It seems that with each passing year, football games get more in-depth, every year updating the rosters, the graphics, the commentary, and the overall quality of the game. This year is no different. With the release of ESPN NFL 2K5 and Madden 2005, gamers will have a tough time deciding which game is worth their money.
No doubt the biggest surprise of the football video game season was ESPN NFL 2K5 being released early and for a cost of only $20. While the gameplay and the majority of the graphics have not changed since last year’s version, what has changed is the ESPN presentation.
What specifically has changed is the pre-game, halftime and post-game shows as well as including of SportsCenter as opposed to last year’s NFL Prime Time. ESPN spared no expense to include the likeness of Chris “The Swami” Berman and Suzy Kolber modeled into the game. Seemingly unchanged is the play-by-play and color commentary, reciting the same phrases as last year.

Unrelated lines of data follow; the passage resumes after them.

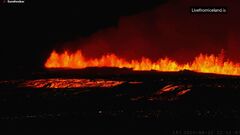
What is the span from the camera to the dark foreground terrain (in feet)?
15.2

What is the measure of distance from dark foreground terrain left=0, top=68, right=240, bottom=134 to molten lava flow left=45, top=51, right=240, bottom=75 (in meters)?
0.44

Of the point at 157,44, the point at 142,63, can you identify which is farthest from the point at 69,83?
the point at 157,44

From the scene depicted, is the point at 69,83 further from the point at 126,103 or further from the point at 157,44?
the point at 157,44

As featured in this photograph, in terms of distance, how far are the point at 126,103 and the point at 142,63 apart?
1073 millimetres

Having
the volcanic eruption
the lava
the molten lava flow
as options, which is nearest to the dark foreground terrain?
the lava

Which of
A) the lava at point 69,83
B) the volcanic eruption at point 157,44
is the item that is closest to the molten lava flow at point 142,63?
the volcanic eruption at point 157,44

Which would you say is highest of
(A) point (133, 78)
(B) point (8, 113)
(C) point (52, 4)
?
(C) point (52, 4)

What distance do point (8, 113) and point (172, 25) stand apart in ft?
8.61

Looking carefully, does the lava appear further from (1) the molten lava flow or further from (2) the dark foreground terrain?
(1) the molten lava flow

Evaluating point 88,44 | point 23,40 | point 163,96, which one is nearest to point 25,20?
point 23,40

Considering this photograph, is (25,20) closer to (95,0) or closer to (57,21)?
(57,21)

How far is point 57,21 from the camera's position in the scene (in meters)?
5.84

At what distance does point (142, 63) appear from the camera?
5.74 meters

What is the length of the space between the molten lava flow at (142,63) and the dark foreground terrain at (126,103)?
0.44 m
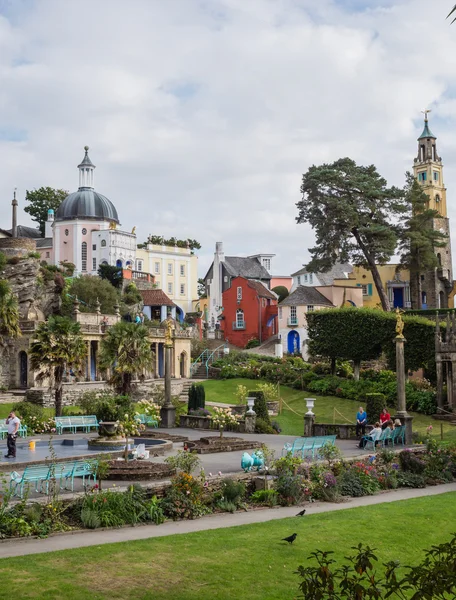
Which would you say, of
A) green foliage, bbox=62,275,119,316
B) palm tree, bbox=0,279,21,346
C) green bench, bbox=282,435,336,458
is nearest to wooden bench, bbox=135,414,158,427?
palm tree, bbox=0,279,21,346

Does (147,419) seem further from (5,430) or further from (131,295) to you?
(131,295)

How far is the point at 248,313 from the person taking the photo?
244 feet

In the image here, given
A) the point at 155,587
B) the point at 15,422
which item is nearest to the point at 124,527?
the point at 155,587

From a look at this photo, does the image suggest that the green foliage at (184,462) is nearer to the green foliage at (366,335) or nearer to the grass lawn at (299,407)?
the grass lawn at (299,407)

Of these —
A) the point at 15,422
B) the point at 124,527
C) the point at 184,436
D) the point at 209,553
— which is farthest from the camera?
the point at 184,436

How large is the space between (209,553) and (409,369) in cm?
3705

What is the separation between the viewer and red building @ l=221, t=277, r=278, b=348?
73.8m

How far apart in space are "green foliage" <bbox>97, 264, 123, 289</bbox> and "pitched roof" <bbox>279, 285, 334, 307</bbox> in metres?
16.8

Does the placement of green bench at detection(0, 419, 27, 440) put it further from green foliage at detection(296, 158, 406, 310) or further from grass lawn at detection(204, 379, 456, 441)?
green foliage at detection(296, 158, 406, 310)

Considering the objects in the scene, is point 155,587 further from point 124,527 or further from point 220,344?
point 220,344

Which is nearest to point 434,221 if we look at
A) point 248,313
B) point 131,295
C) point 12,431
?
point 248,313

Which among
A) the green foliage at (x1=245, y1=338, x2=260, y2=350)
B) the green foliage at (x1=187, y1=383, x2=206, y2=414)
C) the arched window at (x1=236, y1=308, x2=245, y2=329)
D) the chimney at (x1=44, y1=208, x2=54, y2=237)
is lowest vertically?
the green foliage at (x1=187, y1=383, x2=206, y2=414)

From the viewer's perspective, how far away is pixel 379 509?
16.9m

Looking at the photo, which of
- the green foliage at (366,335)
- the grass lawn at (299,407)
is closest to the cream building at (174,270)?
the grass lawn at (299,407)
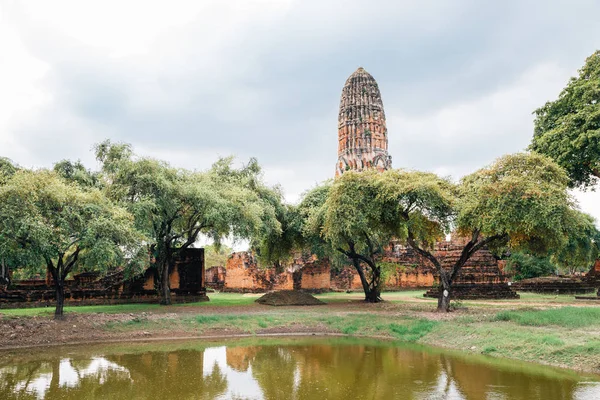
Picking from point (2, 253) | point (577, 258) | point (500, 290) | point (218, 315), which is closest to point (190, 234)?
point (218, 315)

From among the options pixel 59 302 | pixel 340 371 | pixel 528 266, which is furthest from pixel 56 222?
pixel 528 266

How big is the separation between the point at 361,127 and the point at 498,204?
31240 millimetres

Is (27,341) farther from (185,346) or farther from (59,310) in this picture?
(185,346)

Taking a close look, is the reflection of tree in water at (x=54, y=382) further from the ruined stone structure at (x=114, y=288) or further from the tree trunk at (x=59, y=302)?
the ruined stone structure at (x=114, y=288)

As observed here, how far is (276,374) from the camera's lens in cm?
889

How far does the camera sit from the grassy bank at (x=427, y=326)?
32.7ft

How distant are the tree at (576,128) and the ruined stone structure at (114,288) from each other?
15938 millimetres

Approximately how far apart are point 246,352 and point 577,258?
96.2 feet

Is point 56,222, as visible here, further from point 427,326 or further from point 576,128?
point 576,128

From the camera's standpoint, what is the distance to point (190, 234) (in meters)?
20.0

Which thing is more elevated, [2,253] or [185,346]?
[2,253]

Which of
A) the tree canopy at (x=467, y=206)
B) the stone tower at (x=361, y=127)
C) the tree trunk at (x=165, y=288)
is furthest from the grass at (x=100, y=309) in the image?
the stone tower at (x=361, y=127)

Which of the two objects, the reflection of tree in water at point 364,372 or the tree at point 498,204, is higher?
the tree at point 498,204

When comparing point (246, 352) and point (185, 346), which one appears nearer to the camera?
point (246, 352)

While game play hasn’t changed much, the actual in-game presentation has. If a player gets injured, the game will cut to show the injured player on the field and show the trainers rushing out. Also, depending on the severity of the injury, it will show the player walk off the field on his own, hobble off with the help of the trainers, or be loaded onto the back of a golf cart and driven off the field.
A major disappointment from this year’s version though is the Weekly Prep, which allows you to control the player’s training schedule and more-a clever idea, but poorly implemented. Weekly Prep is poorly documented (there’s hardly a mention of it in the manual) and it really does not seem to have any noticeable difference on player performance in a game. It is best to leave this turned off in Franchise Mode options. I give this game a 3 out of 5.
Now, we turn to the King of Football, Madden NFL 2005. While Madden is a very decent game making strides every year, I can not help but feel that the 2005 version is nothing more than the 2004 version with updated rosters and the addition of Xbox Live. The presentation has been updated a little bit, but not by much. The biggest addition to this year’s version is the EA Sports Radio Show hosted by Tony Bruno.
Also, unlike ESPN’s game, the computer’s AI is weak, as demonstrated in the fact that the defense will never catch on to your pass routes. To test this out, I threw to the same guy every single time for an entire game, and the computer was never able to intercept it.
Even though the EA Sports Radio show is not exactly good, it is also not bad either. The hosts will discuss some of the previous week’s action, and then an interview with an NFL Coach. Supposedly, the topics on the radio show will effect your player ratings, but I have yet to see this actually happen. It lasts on average for five to ten minutes and it is a decent distraction, but it gets old after a while.
Finally, we have Xbox Live. While I have not played a game online yet, I am glad that this year those who want accurate rosters don’t have time to change them every time someone gets traded: they can log on to Xbox Live and download the new roster set. I give Madden NFL 2005 a 4 out of 5.